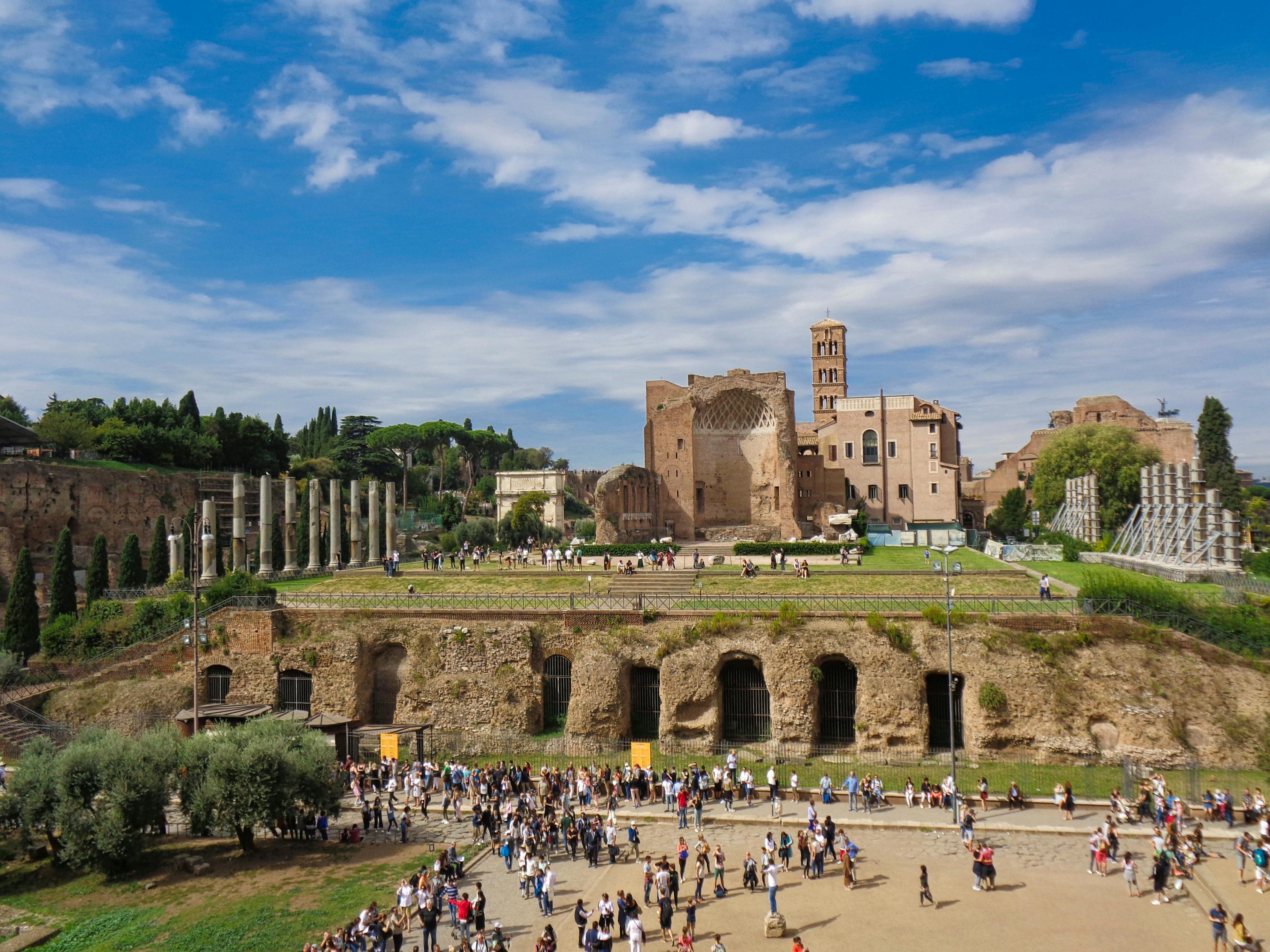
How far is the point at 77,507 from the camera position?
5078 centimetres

───

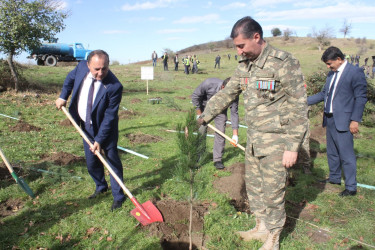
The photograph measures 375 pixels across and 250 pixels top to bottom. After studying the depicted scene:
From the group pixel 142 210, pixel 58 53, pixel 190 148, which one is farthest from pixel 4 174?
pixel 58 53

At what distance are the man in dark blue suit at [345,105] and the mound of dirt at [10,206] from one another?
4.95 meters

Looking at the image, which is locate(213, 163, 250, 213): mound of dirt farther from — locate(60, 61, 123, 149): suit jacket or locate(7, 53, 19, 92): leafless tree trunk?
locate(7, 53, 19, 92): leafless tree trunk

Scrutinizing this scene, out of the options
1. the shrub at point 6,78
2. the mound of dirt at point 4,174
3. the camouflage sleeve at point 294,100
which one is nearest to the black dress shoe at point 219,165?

───

Copy out the lines word for word, starting with the line that contains "How far is the" and going on through the line that contains "5078 centimetres".

How far is the point at 77,507 from the camera position?
5078 centimetres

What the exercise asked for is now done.